TASK PROMPT —
Gather every line in the listing below that contains the string "scene". Matching is case-sensitive.

Image-linked spatial questions —
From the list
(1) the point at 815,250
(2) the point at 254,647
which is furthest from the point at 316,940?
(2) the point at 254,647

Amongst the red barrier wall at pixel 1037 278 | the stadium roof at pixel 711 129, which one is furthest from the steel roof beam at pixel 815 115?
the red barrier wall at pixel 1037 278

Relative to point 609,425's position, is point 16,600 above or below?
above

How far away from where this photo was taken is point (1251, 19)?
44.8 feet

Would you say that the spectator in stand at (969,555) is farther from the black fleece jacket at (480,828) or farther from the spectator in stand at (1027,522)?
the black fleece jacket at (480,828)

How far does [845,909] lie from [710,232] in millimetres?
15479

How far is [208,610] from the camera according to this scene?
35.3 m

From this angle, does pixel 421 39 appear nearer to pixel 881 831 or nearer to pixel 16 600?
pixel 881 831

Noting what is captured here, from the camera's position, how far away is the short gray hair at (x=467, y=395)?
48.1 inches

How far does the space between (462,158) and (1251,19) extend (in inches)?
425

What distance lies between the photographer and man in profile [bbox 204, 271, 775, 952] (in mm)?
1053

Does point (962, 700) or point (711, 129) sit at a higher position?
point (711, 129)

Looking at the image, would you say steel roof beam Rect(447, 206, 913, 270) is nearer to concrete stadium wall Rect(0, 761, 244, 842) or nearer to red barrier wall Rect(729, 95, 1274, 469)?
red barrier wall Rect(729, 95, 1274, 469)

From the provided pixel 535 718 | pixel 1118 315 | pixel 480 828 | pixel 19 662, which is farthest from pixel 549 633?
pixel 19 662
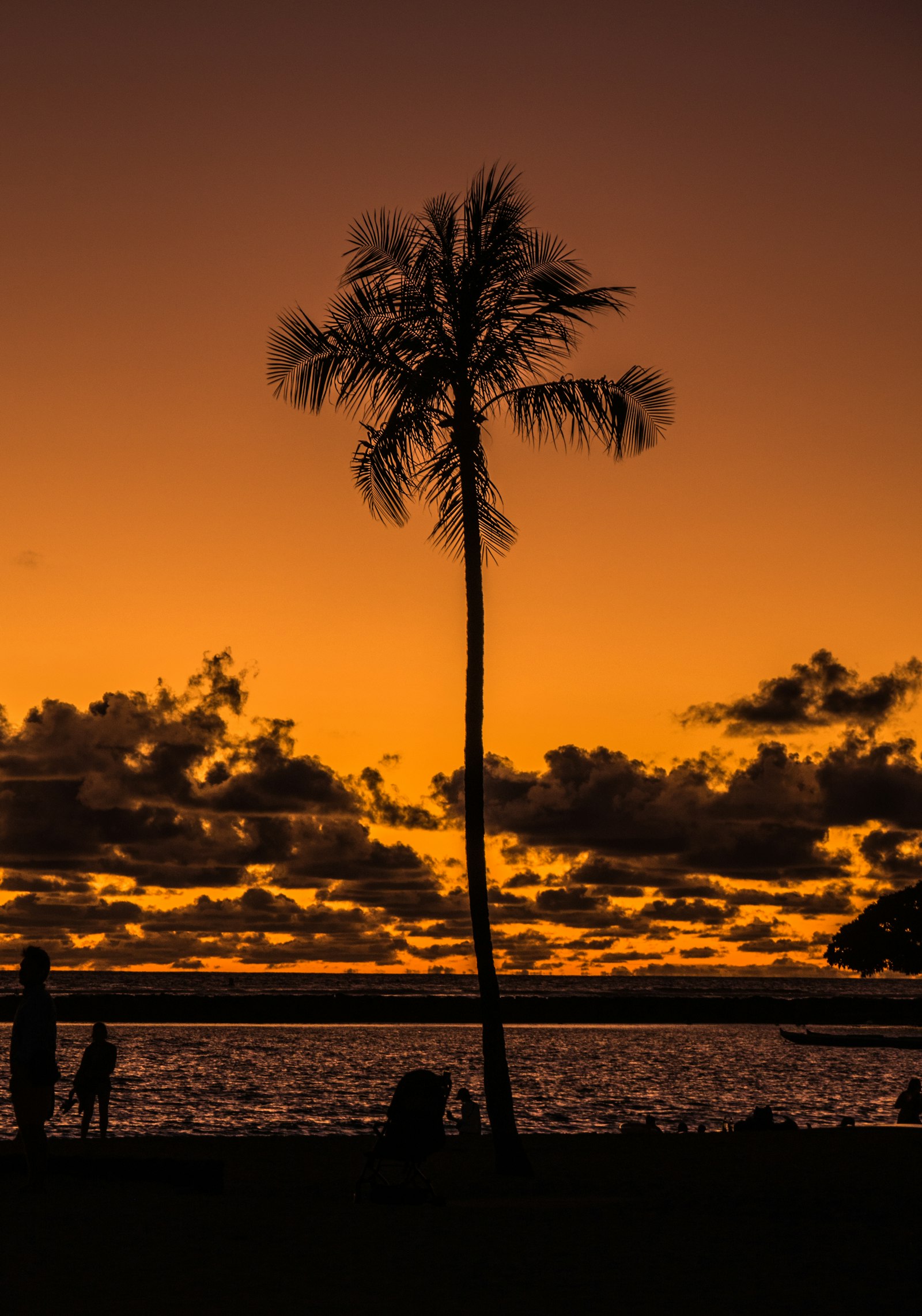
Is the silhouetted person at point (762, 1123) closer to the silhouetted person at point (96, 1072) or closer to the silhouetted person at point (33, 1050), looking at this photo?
the silhouetted person at point (96, 1072)

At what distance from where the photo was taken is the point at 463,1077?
168ft

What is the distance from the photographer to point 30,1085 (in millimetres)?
12906

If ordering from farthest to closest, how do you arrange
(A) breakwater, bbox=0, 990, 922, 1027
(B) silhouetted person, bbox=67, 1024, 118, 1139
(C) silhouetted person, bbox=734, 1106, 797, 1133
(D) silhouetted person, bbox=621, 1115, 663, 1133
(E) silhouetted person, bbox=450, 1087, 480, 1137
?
(A) breakwater, bbox=0, 990, 922, 1027
(D) silhouetted person, bbox=621, 1115, 663, 1133
(C) silhouetted person, bbox=734, 1106, 797, 1133
(E) silhouetted person, bbox=450, 1087, 480, 1137
(B) silhouetted person, bbox=67, 1024, 118, 1139

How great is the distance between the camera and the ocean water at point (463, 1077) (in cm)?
3709

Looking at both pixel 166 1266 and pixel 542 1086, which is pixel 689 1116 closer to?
pixel 542 1086

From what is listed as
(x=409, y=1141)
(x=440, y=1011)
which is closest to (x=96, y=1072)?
(x=409, y=1141)

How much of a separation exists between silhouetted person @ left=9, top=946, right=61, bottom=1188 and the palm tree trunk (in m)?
5.02

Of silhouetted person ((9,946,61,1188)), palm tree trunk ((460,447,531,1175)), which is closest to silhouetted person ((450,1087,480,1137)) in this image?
palm tree trunk ((460,447,531,1175))

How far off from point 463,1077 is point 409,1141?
38.2 metres

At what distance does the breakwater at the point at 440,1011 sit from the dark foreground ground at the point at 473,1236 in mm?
85337

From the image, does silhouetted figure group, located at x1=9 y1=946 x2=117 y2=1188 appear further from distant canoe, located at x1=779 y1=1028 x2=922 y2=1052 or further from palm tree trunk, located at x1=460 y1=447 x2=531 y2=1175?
distant canoe, located at x1=779 y1=1028 x2=922 y2=1052

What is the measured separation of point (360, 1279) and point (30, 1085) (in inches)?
167

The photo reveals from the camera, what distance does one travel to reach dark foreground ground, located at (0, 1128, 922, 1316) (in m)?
9.39

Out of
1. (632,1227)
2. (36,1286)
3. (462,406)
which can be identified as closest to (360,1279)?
(36,1286)
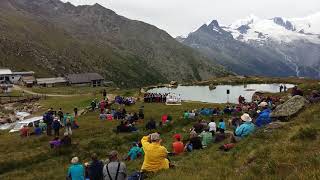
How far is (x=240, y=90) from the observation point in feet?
401

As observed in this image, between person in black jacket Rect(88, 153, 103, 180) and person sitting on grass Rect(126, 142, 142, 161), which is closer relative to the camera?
person in black jacket Rect(88, 153, 103, 180)

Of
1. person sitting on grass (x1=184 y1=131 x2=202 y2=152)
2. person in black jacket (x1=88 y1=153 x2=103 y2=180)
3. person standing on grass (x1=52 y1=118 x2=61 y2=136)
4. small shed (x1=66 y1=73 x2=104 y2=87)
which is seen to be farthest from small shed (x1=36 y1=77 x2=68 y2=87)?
person in black jacket (x1=88 y1=153 x2=103 y2=180)

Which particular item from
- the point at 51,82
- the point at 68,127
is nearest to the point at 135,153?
the point at 68,127

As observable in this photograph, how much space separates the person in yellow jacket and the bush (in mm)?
6688

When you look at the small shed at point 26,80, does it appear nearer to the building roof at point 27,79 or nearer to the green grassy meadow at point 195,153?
the building roof at point 27,79

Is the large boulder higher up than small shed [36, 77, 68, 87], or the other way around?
small shed [36, 77, 68, 87]

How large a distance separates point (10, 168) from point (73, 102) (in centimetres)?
5065

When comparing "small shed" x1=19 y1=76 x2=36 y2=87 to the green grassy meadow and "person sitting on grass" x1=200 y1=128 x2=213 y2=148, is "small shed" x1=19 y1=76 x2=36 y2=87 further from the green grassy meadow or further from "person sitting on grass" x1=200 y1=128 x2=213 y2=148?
"person sitting on grass" x1=200 y1=128 x2=213 y2=148

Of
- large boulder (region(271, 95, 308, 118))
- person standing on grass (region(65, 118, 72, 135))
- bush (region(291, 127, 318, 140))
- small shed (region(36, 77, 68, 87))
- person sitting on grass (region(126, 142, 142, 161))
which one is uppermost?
small shed (region(36, 77, 68, 87))

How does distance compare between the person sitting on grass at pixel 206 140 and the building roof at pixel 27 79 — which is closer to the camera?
the person sitting on grass at pixel 206 140

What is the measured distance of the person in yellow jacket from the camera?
803 inches

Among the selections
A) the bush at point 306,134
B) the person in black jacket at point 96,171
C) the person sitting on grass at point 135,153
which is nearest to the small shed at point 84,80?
the person sitting on grass at point 135,153

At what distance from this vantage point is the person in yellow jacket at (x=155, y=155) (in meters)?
20.4

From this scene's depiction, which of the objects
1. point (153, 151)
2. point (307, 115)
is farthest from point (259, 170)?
point (307, 115)
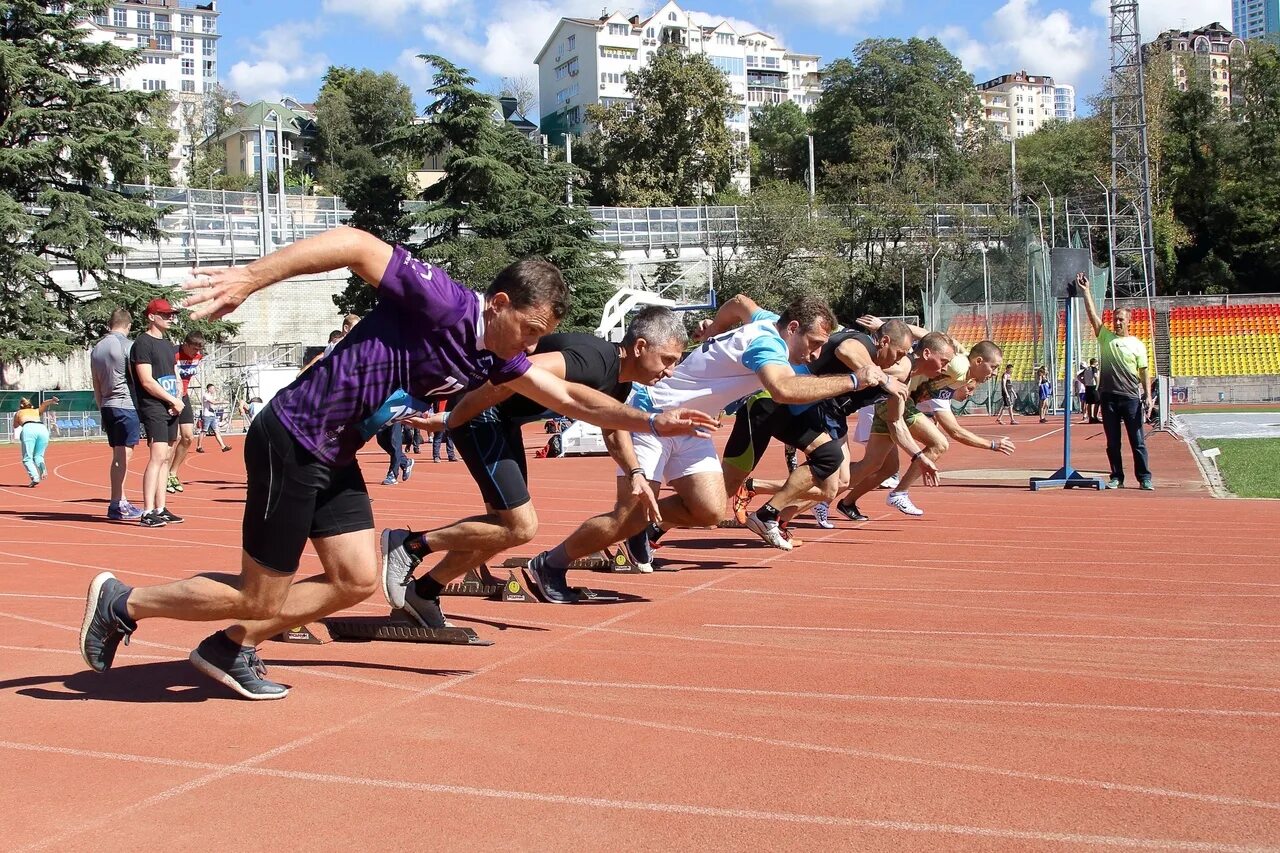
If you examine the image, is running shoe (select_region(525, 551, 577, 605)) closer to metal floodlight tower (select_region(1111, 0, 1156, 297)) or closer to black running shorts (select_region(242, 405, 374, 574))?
black running shorts (select_region(242, 405, 374, 574))

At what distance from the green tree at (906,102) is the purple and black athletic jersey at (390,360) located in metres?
74.6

THE REPLY —
How far is [208,610] from the camera according to this scene?
From this scene's depiction, which of the objects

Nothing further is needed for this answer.